Just swap each of the inner and outer pairs of the remaining rows in the original

Like so:

1 2 3 4 5
3 4 5 1 2  <-----.
5 1 2 3 4  <-.   |
2 3 4 5 1  <-'   |
4 5 1 2 3  <-----'

In fact

This and the given solution are the only two such grids with the top row ordered $[1,2,3,4,5]$
Here is some code to find them all in a split second:

def col(g, i):
return [r[i] for r in g]

def pd(g, r, c):
return [g[(r+i)%5][(c+i)%5] for i in range(5)

def nd(g, r, c):
return [g[(r+i)%5][(c-i)%5] for i in range(5)]

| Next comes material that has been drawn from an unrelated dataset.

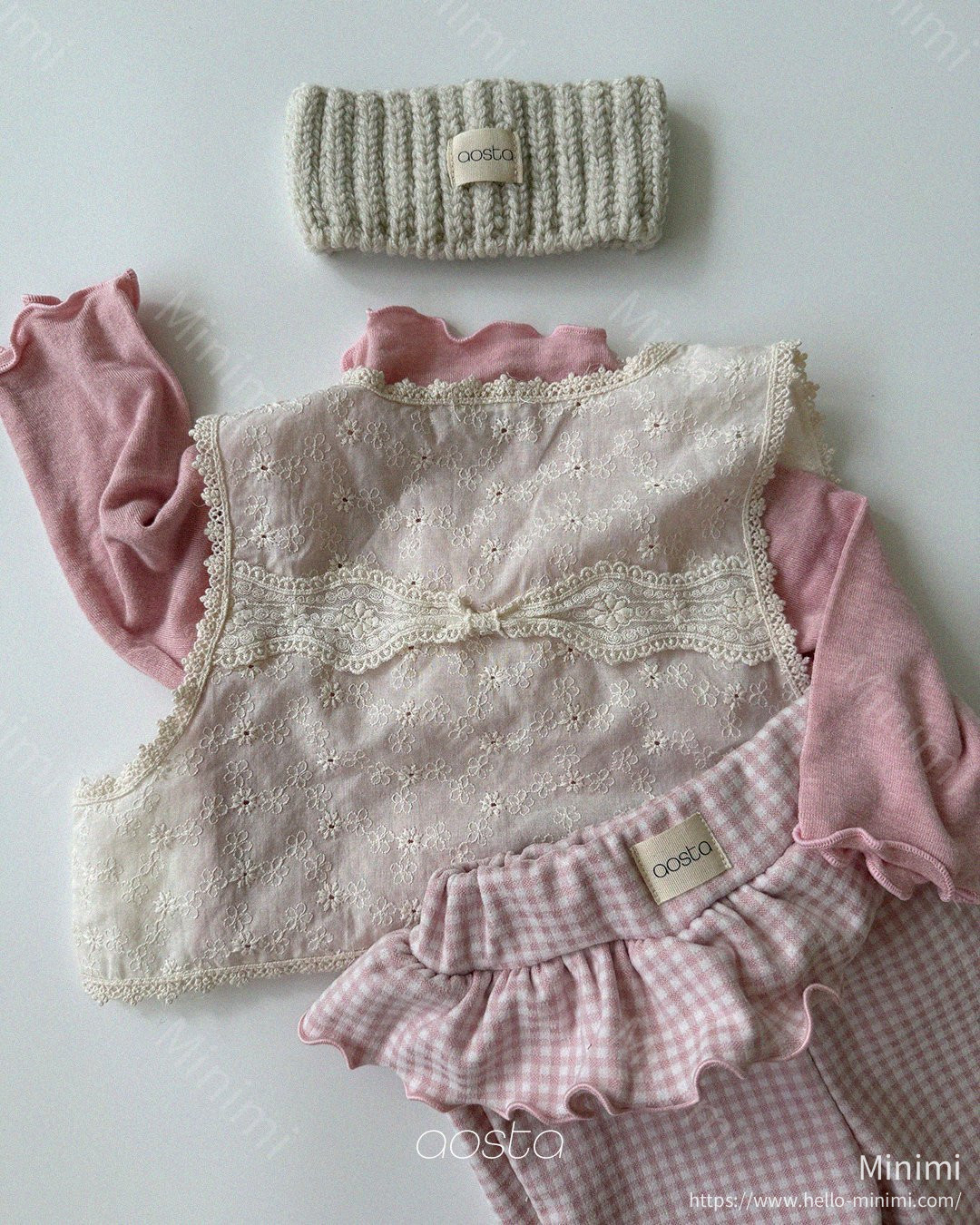 Aosta atelier Kiki Frill Pants 細節圖 41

def iterSolutions(g, r=1, c=0):
if r == 5:
yield g
else:
for v in range(1, 6):
if v not in g[r] and v not in col(g, c) and v not in pd(g, r, c) and v not in nd(g, r, c):
ng = [x[:] for x in g]
ng[r][c] = v
nr = r + 1 if c == 4 else r
nc = 0 if c == 4 else c + 1
for sln in iterSolutions(ng, nr, nc):
yield sln

for sln in iterSolutions([[1,2,3,4,5]]+[[0]*5]*4):
print('\n'.join(' '.join(str(v) for v in r) for r in sln))
print()

1 2 3 4 5
3 4 5 1 2
5 1 2 3 4
2 3 4 5 1
4 5 1 2 3

1 2 3 4 5
4 5 1 2 3
2 3 4 5 1
5 1 2 3 4
3 4 5 1 2

• Other ways of swapping two pairs of rows do not appear to work. E.g., if you swap rows 2,3 and rows 4,5 then you get two 1s on the leading diagonal. Sep 13 '16 at 12:01
• @GarethMcCaughan yes wording was bad, fixed. Looks like you ninja'd me anyway :) Sep 13 '16 at 12:03
• @JonathanAllan Don't you want to swap rows 2,5 and 3,4 instead of 2,4 and 3,5?
– Anon
Sep 14 '16 at 1:31
• @Mc Fry, yep that is what I did, although not what I described; thanks. Sep 14 '16 at 6:04

Mirror your table to the central column, and relabel the entries:

After mirroring:

5 4 3 2 1
3 2 1 5 4
1 5 4 3 2
4 3 2 1 5
2 1 5 4 3

Spoiler:

and then apply the relabeling 5->1, 4->2, 3->3, 2->4, 1->5 so that the first row is in canonical order. This way the entry at position (2,2) is mapped to 4, yielding a distinct solution.

• Top row is meant to be fixed as [1,2,3,4,5] Sep 13 '16 at 12:15
• Yes, that's what the second part does. Sep 13 '16 at 12:15
• Might be worth adding in the result. Sep 13 '16 at 12:17
• @Matsmath If I allow permutations, rotation,reflection, from existing answer, there are so many answers. Sep 13 '16 at 12:21
• @JamalSenjaya I am afraid I don't understand your comment. Sep 13 '16 at 12:22

Here is one solution.

12345
34512
51234
23451
45123

It is obtained by

rotating the previous row by two. For example, 34512 becomes 51234. Your original solution was simply a rotation by 3. Of the possible rotations that result in a latin square, only rotations by 2 and 3 will result in the diagonals different as well.